Tom Spurgeon's Web site of comics news, reviews, interviews and commentary

Home > Bart Beaty's Conversational Euro-Comics

Meder, Jean-Christophe Menu
posted September 20, 2005


A real blast from the past, Meder (L'Association) is a republication of Jean-Christophe Menu's 1988 book from Futuropolis. His second book, Meder collected a series of mostly single-page mute strips (there is some dialogue, but it generally consists solely of crazed grunting) originally published in fanzines between 1984 and 1986. Why bring it back now, unchanged save for a slick new hot pink cover? The answer to that can be found on the title page, with the dedication (to Paul Carali and Etienne Robial), and the note that "The first edition of Meder was published in the 'Gros Nez' Collection by Futuropolis (1972-1994) in November 1988." This sentence, and the republication of the book, are a shot across the bow of the new, non-Robial directed, Futuropolis, which Menu dubbed Fauxturopolis in his essay, Plates-Bandes. So with this book, Menu makes a statement: L'Association is the true heir to the Futuropolis legacy, and this new venture can not revive that which has, sadly, passed away.

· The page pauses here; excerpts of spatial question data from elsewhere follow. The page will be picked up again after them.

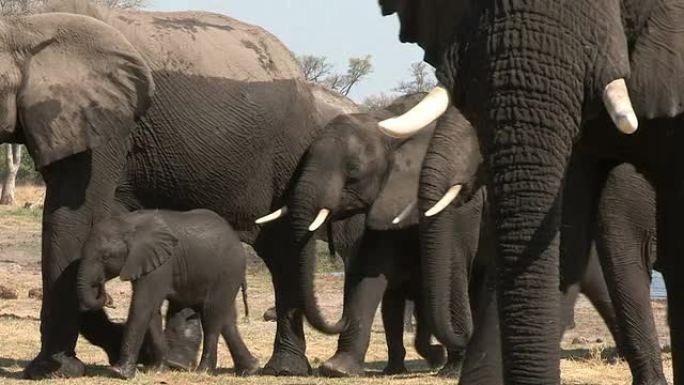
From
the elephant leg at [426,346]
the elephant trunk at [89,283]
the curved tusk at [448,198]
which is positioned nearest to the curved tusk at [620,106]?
the curved tusk at [448,198]

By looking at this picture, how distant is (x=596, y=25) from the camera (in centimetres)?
394

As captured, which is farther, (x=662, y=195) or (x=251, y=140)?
(x=251, y=140)

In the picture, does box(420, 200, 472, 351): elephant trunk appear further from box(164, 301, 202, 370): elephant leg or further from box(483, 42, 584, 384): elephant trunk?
box(483, 42, 584, 384): elephant trunk

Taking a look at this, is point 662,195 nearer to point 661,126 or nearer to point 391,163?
point 661,126

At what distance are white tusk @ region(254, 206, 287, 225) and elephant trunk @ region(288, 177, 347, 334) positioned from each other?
0.05 meters

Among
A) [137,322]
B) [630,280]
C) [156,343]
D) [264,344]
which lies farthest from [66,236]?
[630,280]

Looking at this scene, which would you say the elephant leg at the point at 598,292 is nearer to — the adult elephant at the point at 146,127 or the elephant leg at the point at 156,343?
the adult elephant at the point at 146,127

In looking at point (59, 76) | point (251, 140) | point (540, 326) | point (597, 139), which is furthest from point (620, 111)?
point (251, 140)

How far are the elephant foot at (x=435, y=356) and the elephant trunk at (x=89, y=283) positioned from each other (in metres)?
1.89

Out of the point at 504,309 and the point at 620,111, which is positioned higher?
the point at 620,111

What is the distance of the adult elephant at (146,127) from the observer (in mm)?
7957

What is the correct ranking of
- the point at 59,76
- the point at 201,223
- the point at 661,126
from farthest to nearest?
the point at 201,223, the point at 59,76, the point at 661,126

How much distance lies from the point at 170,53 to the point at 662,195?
4.44 meters

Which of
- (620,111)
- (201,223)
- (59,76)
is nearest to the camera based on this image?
(620,111)
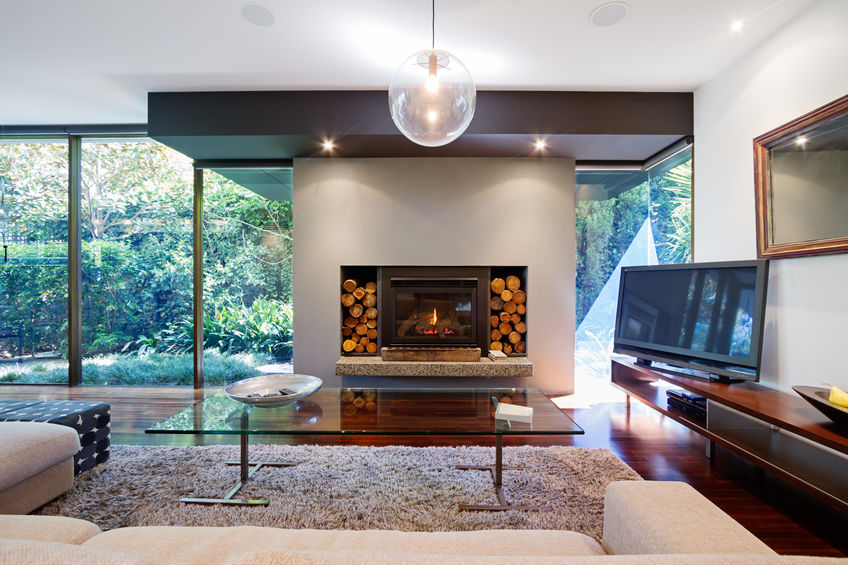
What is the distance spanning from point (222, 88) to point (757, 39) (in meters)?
3.77

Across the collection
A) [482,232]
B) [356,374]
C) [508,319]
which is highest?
[482,232]

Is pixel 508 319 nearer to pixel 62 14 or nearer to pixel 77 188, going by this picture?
pixel 62 14

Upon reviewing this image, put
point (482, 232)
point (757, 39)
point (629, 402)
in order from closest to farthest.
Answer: point (757, 39), point (629, 402), point (482, 232)

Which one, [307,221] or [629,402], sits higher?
[307,221]

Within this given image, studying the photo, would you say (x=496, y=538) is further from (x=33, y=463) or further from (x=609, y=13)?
(x=609, y=13)

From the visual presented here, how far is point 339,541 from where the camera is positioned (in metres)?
0.94

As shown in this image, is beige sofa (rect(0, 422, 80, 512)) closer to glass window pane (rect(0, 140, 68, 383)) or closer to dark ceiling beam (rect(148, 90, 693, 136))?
dark ceiling beam (rect(148, 90, 693, 136))

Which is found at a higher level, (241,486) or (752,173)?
(752,173)

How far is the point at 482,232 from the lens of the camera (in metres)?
3.76

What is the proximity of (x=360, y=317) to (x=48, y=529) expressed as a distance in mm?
2974

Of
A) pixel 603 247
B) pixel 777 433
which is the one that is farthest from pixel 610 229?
pixel 777 433

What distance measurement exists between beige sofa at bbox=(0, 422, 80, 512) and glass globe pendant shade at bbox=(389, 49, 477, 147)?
6.90 feet

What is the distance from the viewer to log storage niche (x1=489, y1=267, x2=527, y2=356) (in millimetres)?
3869

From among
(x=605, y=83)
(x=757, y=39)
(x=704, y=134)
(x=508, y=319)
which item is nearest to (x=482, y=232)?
(x=508, y=319)
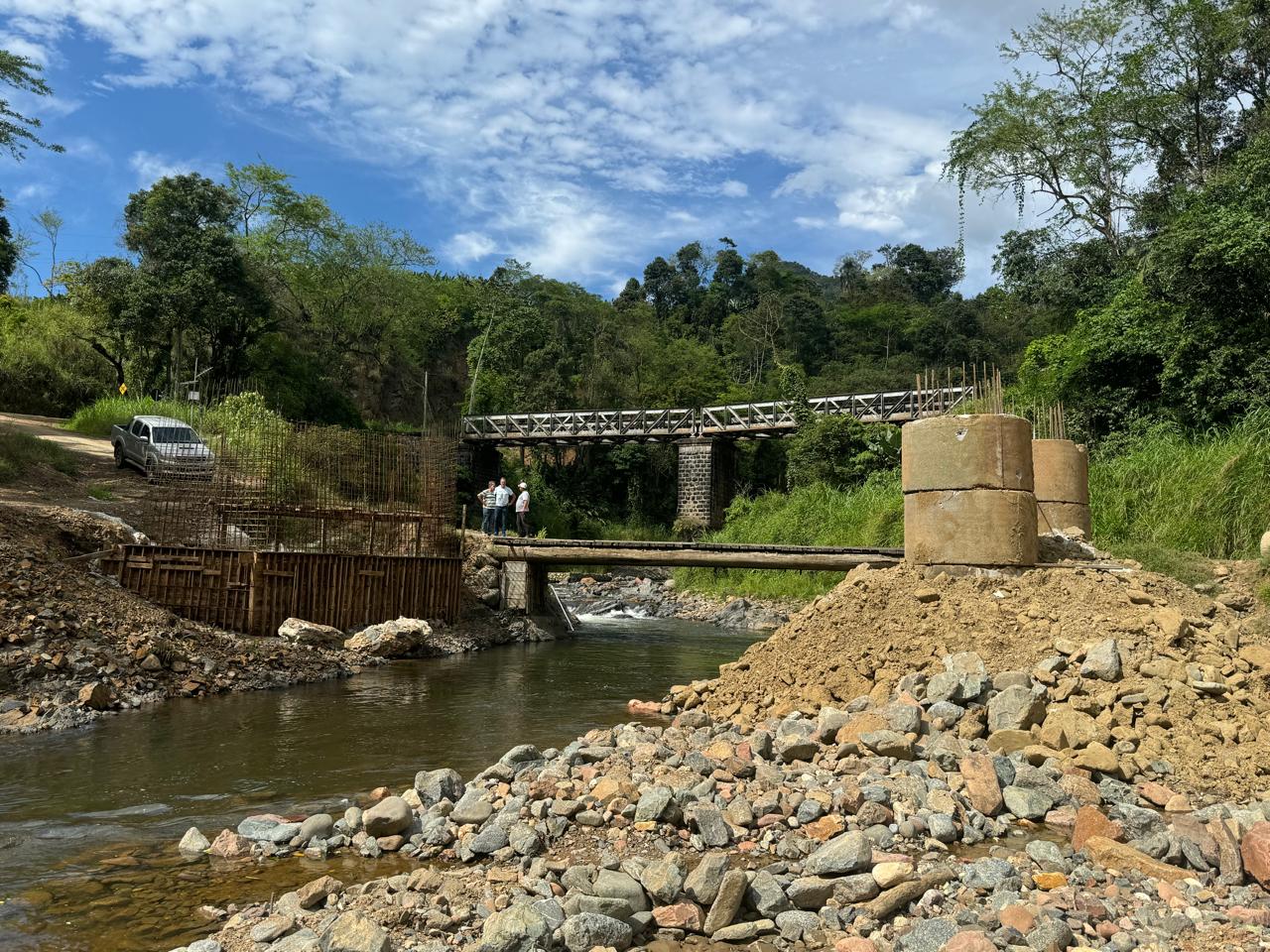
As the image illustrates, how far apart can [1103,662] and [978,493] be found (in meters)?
2.53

But what about the book? Can it be brought into the present, full of life and vigor? Well, no one will confuse this work with Menu's best. This is the work of a young, angry cartoonist out to knock the (comics) world on its ass. The strips are invariably the same. Meder, a mental patient, escapes from his asylum and beats the living hell out of someone or something. Typical is a strip in which a nun helps a blind man across the street. Meder follows the man, pushes him under a truck, steals his cane, and returns to beat the nun to death with it. The end. It's all like that: Meder decapitates politicians, kills dogs, and stuffs vegetable vendors up his ass. It's not for nothing that the character's name is a variation on the French word for "shit". It's all very much the product of a mid-1980s fanzine sensibility, and it never really gets smart (although the last two strips come close). It may still hold some appeal to fans of artists like Johnny Ryan.

Generally, what one finds in the book is a cartoonist struggling to come into his own, and occasionally managing to do so. The art improves steadily throughout the short book, although it never becomes truly polished. You can feel Menu growing here, and trying new things. His style, like many cartoonists in the 1980s, relied heavily on zipatone. Meder in the bath accomplishes a decent gag through the changing use of zipatone screens, and the whole thing made me kind of nostalgic for that lost aesthetic. Nonetheless, the work does have a somewhat dated feel to it (not the least because Menu has done so much better subsequent work), and reading Meder will be somewhat akin to relistening to old post-punk albums: great for the nostalgic, possibly tone-deaf for the newcomer.